GREEN spaces across the borough could be about to blossom following a new agreement to protect and improve Bury's wooded areas.

On Friday, Bury Council and the Forestry Commission signed a Memorandum of Understanding to consider bringing more green spaces under their joint management.

The two bodies have said the move will aim to safeguard green spaces by having "well managed natural resources and sustainable income streams", to maximise benefits to residents and wildlife, and support the economy.

Simon Hodgson, the chief executive of Forestry Commission England, said: “We are already actively managing a number of fantastic forests and open spaces within the Greater Manchester area, which makes this partnership with Bury Council an important opportunity to help expand the nation’s forests.

"It’s not only protecting a swathe of public accessible space, from Radcliffe centre through to Prestwich, it could also bring potential investment to improve those sites involved."
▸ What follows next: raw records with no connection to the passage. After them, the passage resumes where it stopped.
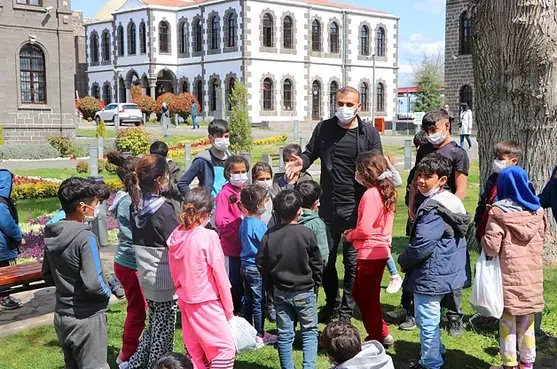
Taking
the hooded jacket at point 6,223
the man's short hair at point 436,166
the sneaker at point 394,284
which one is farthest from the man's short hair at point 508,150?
the hooded jacket at point 6,223

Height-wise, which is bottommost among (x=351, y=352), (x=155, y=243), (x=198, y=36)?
(x=351, y=352)

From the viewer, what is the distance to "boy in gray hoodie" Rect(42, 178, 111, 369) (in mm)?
4043

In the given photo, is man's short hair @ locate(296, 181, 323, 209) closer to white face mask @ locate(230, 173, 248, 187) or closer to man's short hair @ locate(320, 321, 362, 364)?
white face mask @ locate(230, 173, 248, 187)

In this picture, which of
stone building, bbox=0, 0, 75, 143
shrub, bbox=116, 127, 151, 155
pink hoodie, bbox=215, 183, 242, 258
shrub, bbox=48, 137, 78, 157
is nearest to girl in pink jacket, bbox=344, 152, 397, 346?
pink hoodie, bbox=215, 183, 242, 258

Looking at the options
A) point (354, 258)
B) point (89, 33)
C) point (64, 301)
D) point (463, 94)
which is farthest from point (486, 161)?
point (89, 33)

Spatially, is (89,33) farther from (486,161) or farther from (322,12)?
(486,161)

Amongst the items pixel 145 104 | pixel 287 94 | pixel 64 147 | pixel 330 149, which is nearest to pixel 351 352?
pixel 330 149

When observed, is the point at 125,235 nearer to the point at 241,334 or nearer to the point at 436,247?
the point at 241,334

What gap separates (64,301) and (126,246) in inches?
36.9

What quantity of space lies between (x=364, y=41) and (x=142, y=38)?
57.4 ft

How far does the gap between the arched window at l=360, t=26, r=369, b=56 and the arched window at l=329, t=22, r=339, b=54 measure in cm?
237

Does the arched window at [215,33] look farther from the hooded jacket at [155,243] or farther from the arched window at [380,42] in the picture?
the hooded jacket at [155,243]

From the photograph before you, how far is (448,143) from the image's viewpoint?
223 inches

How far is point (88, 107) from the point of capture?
140 feet
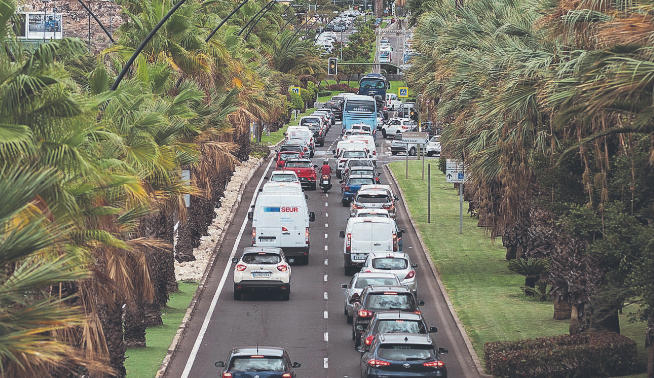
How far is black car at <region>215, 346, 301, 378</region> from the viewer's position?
2291 centimetres

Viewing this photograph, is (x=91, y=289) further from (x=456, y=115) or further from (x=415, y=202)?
(x=415, y=202)

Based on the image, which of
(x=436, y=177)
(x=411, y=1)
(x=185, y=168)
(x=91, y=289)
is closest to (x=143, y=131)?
(x=91, y=289)

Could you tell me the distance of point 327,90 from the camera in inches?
6019

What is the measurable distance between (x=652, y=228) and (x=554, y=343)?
17.8 feet

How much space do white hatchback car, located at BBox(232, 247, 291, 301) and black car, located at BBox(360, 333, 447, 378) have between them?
44.6 feet

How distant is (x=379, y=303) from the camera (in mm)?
30781

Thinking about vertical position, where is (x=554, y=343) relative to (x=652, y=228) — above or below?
below

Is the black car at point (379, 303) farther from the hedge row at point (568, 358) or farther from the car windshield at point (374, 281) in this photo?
the hedge row at point (568, 358)

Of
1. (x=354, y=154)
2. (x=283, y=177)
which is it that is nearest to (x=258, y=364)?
(x=283, y=177)

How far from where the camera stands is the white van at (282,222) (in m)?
44.6

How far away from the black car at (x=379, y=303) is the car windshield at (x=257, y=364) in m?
7.26

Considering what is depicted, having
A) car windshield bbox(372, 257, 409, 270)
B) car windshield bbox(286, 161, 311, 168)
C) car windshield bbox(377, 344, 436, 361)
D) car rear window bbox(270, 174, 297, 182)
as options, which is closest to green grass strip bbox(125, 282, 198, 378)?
car windshield bbox(372, 257, 409, 270)

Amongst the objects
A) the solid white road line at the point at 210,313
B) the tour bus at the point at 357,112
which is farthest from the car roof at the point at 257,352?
the tour bus at the point at 357,112

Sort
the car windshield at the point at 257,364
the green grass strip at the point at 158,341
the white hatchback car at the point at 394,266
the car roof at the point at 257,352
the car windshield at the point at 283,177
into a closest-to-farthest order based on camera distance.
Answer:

Partners since 2011, the Forestry Commission, which is responsible for managing the UK's woods and forests, already manages 73 hectares woodland at Waterdale Meadow and Drinkwater Park, in Prestwich, on behalf of Bury Council.

Work is now underway to see if the government body could also similarly manage land at Philips Park, Outwood, the Outwood Trail and Prestwich Clough.

Although the woodland would be jointly managed, it would continue to be owned by Bury Council and remain publicly accessible.

Councillor Alan Quinn, Bury Council’s cabinet member for the environment, said: “Trees and woodlands are integral to our environment. They provide bio diversity to wildlife, they absorb harmful carbon dioxide, help with flooding, shade us in summer and provide tranquil and beautiful places for us to enjoy.

“Our woodlands are facing the unprecedented threats of 19 tree pests and diseases: Ash Die Back alone could destroy 10% of our tree stock. There is also the added threat of climate change, and the extended dry spell is testament to this.

“We’ve worked successfully with the Forestry Commission since 2011, and we look forward to continuing this work, as the Forestry Commission have the expertise and resources to manage and protect this valuable resource for years to come.

“I can assure Bury residents that the woodlands would remain Bury's property and be open to residents as they are now; their management by the Forestry Commission would not change this."

The new agreement is also part of a wider programme to protect and expand woodland and green spaces across Bury including through a recent tree survey, the planting of street trees on Bury New Road, and the ambitious City Forest Park project.

Bringing together multiple partner organisations, the project aims to create a vast urban forest, comparable to New York's Central Park, covering 330 hectares of woods and green spaces in Bury, Bolton and Salford

Cllr Quinn said: “In the future I also wish to proceed to implement the City Forest Park with the Forestry Commission, City of Trees and Salford Council. This will be an urban forest 50% bigger than Heaton Park and is also part of Mayor Andy Burnham's green vision.”